>I recently received the May 2007 issue of Meridian. Because it is based at UVa, not far from where I live, I keep submitting things there. I’ve also tried to subscribe a couple of times. The first time they lost my check. I gather it’s student-run, though, so I can’t get too worked up about such things, but I have to say I am disappointed in the content of the magazine. The fiction in this issue good, over all, but none of it blows me away. Two, maybe three, of the stories amount to “coming of age” pieces, which generally bore me (I suppose because I came of age so long ago).
But let’s see what we can say about them more specifically. First up is “Think of Paramus” by Hugh Merwin. I wish the set up here had been clearer from the beginning because I think the idea of aging hippies looking for an outlet is an intriguing one, and the point of view character’s quirkiness become quite engaging, once we realize what’s going on. But Kashmir is an intriguing character and I willingly followed her.

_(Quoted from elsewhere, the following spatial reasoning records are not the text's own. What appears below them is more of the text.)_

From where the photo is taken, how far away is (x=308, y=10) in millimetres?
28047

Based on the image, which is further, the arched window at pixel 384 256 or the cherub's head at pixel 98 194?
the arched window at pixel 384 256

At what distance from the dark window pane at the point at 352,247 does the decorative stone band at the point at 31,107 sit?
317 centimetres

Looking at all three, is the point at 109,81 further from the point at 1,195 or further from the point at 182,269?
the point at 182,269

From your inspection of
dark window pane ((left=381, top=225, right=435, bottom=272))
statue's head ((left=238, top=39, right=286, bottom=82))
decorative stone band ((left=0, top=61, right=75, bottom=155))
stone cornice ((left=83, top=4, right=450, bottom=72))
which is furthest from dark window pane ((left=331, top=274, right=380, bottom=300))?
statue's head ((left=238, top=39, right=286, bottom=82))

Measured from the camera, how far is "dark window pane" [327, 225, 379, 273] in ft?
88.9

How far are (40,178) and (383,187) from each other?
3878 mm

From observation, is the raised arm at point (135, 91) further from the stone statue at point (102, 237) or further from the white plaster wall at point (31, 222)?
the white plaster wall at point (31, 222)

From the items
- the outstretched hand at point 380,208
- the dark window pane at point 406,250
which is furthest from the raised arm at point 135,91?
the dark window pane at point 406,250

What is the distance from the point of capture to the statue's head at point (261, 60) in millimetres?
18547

Lisa Solod Warren’s “A Case of You” isn’t a coming of age story but it is a double-whammy of over-worked themes: cancer and adultery. Actually the combination of the two freshens both somewhat, and it was enticing to watch both the affair and the disease progress together. I didn’t care for the ending, though, which seemed a bit too external.
Catherine Brown’s “Persimmons” has a terrific character sketch of an awkward girl, Lydia, who is the brunt of teasing – more like torture – at the hands of the narrator and her friends. It is a retrospective story that doesn’t, in my view, draw enough of a distinction between the narrator as a girl and the woman she’s become. And there is an odd structural element here also: sections switch from past to historical present, back and forth throughout the story. I don’t see anything gained by the switch.
“Duck” by Jon V. Hickey is a compelling read with characters (other than the narrator, who is meant to be a passive observer, I think) who are fascinating – Duck and her no-good boyfriend Louis. I don’t think it is just the fact that the story involves Native Americans and is set on a reservation that brings Sherman Alexie to mind. Like his characters, this story is populated with countless self-destructive types who are headed for disaster.
We have adultery again in “Where We Go From Here” by Michael Piafsky, this time paired with pregnancy. I liked the two-faced voice of the narrator, and the fact that she and her husband make their pregnant neighbor stand up while she chats with them all through their dinner.